Self-Improving Language Models with Bidirectional Evolutionary Search

Paper · arXiv 2605.28814 · Published May 27, 2026
Novel LLM Architectures

Search has been proposed as an effective method for self-improving language models and agentic systems, both for post-training sample generation and for inference. However, widely used methods such as best-of-N sampling and tree search face two fundamental limitations: they are guided by sparse verification signals, and they construct candidates primarily through autoregressive expansion, restricting exploration to regions with substantial model probability mass. To address these, we propose Bidirectional Evolutionary Search (BES), a search framework that couples forward candidate evolution with backward goal decomposition. In the forward search, BES augments standard expansion with evolution operators that recombine partial trajectories to generate candidates that are difficult to obtain from a single model rollout. In the backward search, BES recursively decomposes the original task into checkable sub-goals, producing dense intermediate feedback that guides forward search. We provide theoretical motivation showing that candidates generated by expansion-only search are confined to a narrow entropy shell while evolutionary operators can escape it, and that backward search can exponentially reduce the number of required samples to find a correct answer.

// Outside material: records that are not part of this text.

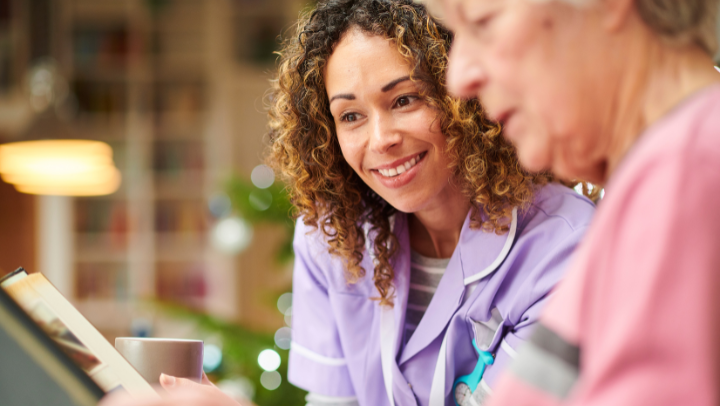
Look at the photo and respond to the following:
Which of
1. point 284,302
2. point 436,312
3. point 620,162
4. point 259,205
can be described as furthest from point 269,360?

Introduction. Large language models (LLMs) and agentic systems have demonstrated remarkable capabilities on complex reasoning problems [39, 28, 9]. They can even solve open problems across mathematical and scientific domains [26, 15] and surpass the best human performance on tasks such as code generation [21, 47]. In this context, the question of how to do better sampling from LLMs and agentic systems is of critical importance [8]. This is particularly significant for problems at the frontier of model capability, where naive sampling methods may require too many samples to obtain a correct answer or may simply fail [6, 46]. At training time, higher-quality samples enable more effective post-training and self-improvement [48, 45]; at inference time, they serve as a natural mechanism for test-time scaling [49, 40, 19], which can further push the boundary of what models can achieve. Currently, the two dominant sampling methods in post-training, self-improvement, and inference for LLMs and agentic systems are best-of-N sampling and tree search. Best-of-N sampling is simple and efficient.

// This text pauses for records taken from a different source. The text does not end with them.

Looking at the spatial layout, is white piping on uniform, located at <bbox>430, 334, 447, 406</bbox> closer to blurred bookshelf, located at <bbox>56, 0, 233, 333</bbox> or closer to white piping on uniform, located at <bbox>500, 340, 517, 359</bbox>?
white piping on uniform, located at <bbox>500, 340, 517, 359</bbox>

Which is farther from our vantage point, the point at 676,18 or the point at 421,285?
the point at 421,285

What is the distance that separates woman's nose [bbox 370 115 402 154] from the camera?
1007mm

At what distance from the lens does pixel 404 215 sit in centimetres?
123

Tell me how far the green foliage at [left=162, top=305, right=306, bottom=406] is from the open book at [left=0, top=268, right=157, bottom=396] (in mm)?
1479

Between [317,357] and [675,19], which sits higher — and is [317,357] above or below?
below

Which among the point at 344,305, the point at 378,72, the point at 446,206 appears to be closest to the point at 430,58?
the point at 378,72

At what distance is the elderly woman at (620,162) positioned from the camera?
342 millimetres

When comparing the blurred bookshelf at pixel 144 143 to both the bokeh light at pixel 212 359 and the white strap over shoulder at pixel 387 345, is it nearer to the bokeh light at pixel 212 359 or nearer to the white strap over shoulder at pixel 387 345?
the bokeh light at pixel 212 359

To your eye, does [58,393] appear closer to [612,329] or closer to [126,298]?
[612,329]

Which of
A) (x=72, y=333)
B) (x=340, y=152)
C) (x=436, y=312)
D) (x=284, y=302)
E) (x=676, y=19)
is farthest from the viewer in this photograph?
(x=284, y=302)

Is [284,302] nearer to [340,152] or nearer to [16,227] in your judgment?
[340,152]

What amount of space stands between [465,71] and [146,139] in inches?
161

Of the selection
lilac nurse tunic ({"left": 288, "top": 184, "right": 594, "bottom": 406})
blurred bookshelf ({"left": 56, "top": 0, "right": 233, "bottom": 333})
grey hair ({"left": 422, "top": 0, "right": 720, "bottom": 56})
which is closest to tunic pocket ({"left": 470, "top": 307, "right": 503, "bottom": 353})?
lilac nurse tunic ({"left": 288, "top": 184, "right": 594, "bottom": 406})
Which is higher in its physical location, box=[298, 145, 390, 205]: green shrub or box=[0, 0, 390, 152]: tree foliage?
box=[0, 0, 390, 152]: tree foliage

Discussion / Conclusion. In this paper, we present BES, a bidirectional evolutionary search framework that addresses two fundamental limitations of existing search methods for LLMs and agents: sparse verification signals and confined candidate generation. BES couples forward search, which evolves candidates through expansion and four evolution operators, with backward search, which recursively decomposes problems into verifiable sub-goals to provide dense intermediate feedback. We provide theoretical justification showing that candidates generated by expansion-only search are confined to a narrow entropy shell while evolution operators can escape it, and that backward sub-goal decomposition exponentially reduces the number of candidates needed to find a solution.